Ригер что-то прошептал на ухо Муромову, но Верейский не расслышал, что именно.

— А как насчёт рулетки? — иронично поинтересовался Голембиовский.

— Непродолжительная мания Достоевского подарила миру роман «Игрок» и русскую литературу отнюдь не обокрала и не опошлила, — отрезал Верейский, победоносно посмотрев на коллег. — Зависть, — продолжил он, — это было, но в весьма оригинальной форме. Страхов рассказывает: «Только он вошёл, я уже по лицу его увидел, что он до крайности раздражён и в самом мрачном настроении духа. Он сейчас же и высказал причину этого раздражения.

— Скажите мне, скажите прямо — как вы думаете: завидую ли я Льву Толстому? — проговорил он, поздоровавшись со мною и пристально глядя мне в глаза.

Я, конечно, очень бы удивился такому странному вопросу, спросил, разве его кто-нибудь обвиняет в зависти?

— Да, именно, обвиняют в зависти… И кто же? старые друзья, которые знают меня лет двадцать…

Он раздражительно заходил по комнате. Потом вдруг остановился, взял меня за руку и тихо заговорил, почти зашептал:

— И знаете ли, ведь я действительно завидую, но только не так, о, совсем не так, как они думают! Я завидую его обстоятельствам, и именно вот теперь… Мне тяжело так работать, как я работаю, тяжело спешить… Господи, и всю-то жизнь! Вот я недавно прочитывал своего «Идиота», совсем его позабыл, читал как чужое, как в первый раз… Там есть отличные главы… хорошие сцены… у, какие! Ну вот… помните… свидание Аглаи с князем, на скамейке? Но я увидел, как много недоделанного там, спешного… И всегда ведь так, вот и теперь: «Отечественные записки» торопят, поспевать надо… Вперёд заберёшь — отрабатывай, и опять вперёд… и так всегда! Я не говорю об этом никогда, не признаюсь, но это меня очень мучит. Ну, а он обеспечен, ему нечего о завтрашнем дне думать, он может отделывать каждую свою вещь, а это большая штука — когда вещь полежит уже готовая, а потом перечтёшь её и исправишь. Вот и завидую… завидую, голубчик!..»

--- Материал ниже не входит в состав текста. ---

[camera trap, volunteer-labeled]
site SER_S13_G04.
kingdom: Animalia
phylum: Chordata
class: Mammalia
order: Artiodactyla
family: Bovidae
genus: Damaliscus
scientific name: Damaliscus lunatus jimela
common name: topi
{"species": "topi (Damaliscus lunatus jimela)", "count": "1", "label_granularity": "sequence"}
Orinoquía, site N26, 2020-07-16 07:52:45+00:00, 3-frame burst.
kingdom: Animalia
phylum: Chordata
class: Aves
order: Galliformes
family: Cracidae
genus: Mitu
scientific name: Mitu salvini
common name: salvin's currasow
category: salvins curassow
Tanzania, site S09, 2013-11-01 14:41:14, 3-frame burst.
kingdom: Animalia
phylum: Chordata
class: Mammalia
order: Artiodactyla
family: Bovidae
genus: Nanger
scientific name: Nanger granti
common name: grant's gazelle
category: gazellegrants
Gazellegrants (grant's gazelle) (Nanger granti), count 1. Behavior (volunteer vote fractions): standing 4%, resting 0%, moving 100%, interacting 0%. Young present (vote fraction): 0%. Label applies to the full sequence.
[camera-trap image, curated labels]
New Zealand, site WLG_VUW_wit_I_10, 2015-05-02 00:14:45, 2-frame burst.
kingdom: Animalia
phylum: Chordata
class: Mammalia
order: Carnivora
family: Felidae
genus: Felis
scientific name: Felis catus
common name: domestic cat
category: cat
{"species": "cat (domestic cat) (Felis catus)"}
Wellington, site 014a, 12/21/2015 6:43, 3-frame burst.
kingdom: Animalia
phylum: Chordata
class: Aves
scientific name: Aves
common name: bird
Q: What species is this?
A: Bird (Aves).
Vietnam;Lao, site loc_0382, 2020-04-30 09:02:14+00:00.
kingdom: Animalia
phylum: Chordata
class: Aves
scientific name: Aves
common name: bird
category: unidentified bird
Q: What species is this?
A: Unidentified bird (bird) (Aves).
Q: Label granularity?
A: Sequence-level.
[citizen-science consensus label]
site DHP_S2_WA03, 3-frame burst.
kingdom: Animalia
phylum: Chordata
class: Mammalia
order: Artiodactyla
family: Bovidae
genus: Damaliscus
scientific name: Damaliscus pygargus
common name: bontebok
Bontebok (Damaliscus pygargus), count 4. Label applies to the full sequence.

Один раз он поддался греху уныния, — после смерти первой дочери. Это рассказ жены. «Под влиянием прощания с могилкой Сонечки Фёдор Михайлович был чрезвычайно растроган и потрясён, и тут, в первый раз в жизни я услышала его горькие жалобы на судьбу, всю жизнь его преследовавшую. Он сказал про свою печальную одинокую юность после смерти нежно им любимой матери, вспоминал насмешки товарищей по литературному поприщу, сначала признавших его талант, а затем жестоко его обидевших. Вспоминал про каторгу и о том, сколько он выстрадал за четыре года пребывания в ней. Говорил о своих мечтах найти в браке своем с Марьей Дмитриевной столь желанное семейное счастье, которое, увы, не осуществилось: детей от Марии Дмитриевны он не имел, а её «странный, мнительный и болезненно-фантастический характер» был причиною того, что он был с нею очень несчастлив. И вот теперь, когда это «великое и единственное человеческое счастье — иметь родное дитя» посетило его и он имел возможность сознать и оценить это счастье, злая судьба не пощадила его и отняла столь дорогое ему существо».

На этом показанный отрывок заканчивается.